Due to the large number of medical images generated, annotation tools software became necessary to tag on these images to improve the medical applications. In this survey, we reviewed various tools that had been used for medical image annotation under several constraints like ease to install and whether they support manual annotation. We presented a brief description and a snapshot for each tool and evaluated them according to different criteria. Also, we mentioned papers that used these tools in different tasks for medical application. Choosing the suitable software tool for annotating the images is an extremely important step that will significantly reduce the amount of work and time needed for annotation. Familiarity with all common tools and decide the suitable one among them is intricate. The aim of this survey is to help the researchers to select the appropriate annotation tool for their task and take a glance at the tool’s GUI to simplify dealing with it.

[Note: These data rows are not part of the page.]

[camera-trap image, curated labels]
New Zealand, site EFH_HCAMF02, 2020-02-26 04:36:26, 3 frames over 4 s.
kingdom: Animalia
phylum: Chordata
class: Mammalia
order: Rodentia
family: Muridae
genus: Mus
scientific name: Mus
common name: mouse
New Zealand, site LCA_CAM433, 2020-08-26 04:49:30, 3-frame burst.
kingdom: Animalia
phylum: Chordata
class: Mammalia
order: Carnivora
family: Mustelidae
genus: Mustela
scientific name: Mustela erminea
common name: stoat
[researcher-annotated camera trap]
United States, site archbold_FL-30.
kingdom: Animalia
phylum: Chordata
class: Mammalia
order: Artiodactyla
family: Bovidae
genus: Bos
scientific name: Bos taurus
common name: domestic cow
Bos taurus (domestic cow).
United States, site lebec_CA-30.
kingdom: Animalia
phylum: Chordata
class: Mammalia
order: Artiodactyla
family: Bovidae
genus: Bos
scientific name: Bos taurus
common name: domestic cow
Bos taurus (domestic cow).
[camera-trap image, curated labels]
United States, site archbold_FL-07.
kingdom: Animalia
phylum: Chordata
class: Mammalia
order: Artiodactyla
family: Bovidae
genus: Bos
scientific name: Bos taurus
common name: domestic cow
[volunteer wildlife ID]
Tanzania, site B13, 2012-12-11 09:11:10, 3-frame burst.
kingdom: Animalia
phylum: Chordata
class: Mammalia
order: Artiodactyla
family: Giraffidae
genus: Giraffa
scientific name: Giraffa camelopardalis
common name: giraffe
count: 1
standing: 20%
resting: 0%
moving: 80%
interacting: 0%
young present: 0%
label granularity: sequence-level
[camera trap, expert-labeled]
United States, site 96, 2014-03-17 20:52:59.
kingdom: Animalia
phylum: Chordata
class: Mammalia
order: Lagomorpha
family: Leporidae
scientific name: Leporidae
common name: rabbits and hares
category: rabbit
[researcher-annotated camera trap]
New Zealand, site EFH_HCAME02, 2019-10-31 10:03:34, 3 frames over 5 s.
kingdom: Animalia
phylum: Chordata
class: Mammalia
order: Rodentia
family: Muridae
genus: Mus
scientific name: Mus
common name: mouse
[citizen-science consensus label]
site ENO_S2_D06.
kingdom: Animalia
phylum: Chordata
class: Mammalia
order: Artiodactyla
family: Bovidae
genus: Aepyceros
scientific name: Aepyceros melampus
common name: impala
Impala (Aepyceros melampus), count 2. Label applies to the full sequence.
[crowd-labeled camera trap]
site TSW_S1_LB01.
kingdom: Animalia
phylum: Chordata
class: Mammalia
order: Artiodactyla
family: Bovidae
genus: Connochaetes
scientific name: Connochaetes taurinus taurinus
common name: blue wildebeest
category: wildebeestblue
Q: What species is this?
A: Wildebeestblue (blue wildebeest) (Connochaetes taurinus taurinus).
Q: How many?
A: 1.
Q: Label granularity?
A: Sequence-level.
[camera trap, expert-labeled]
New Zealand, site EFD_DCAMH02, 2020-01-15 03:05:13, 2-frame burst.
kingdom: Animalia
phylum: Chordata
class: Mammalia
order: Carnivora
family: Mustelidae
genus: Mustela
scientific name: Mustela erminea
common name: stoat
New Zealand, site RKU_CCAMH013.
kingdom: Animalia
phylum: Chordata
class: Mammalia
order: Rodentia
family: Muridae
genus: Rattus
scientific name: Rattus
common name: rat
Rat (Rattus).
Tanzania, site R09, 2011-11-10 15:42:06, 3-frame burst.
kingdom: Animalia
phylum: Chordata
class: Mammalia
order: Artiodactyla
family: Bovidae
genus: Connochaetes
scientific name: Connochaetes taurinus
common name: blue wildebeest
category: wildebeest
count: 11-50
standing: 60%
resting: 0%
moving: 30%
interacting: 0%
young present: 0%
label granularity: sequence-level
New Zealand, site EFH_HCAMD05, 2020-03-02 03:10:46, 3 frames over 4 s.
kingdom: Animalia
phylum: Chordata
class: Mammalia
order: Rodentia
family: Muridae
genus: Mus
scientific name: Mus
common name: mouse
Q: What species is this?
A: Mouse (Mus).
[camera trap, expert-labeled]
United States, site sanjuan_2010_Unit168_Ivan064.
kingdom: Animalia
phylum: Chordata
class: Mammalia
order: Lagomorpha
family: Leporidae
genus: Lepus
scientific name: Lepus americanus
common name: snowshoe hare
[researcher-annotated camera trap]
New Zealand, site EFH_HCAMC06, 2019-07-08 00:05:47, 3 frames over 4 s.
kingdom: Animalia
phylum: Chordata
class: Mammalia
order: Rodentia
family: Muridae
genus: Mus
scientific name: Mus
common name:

Our study shows that manual image annotation tools are more preferable tools in the medical domain. Manually tagging a large dataset of medical images is considered to be a time-consuming and computationally expensive process, since it needs multiple experts’ opinions to avoid human errors. On the other hand, semi-automatic and automatic annotation can achieve better results and save time and effort. Besides, we found that most users prefer web-based tools, which are easy to access and use, and do not require previous technical knowledge. Overall, we hope that this survey will increase awareness of what already exists and reduce resources for expensive functionality developments that are already available. A greater focus on the benefit of deep learning-based models to build automatic medical image annotation tools software will achieve better results. A further study focusing on user requirements is suggested to help the developers identify weaknesses in their tools or for those planning to develop new annotation tools.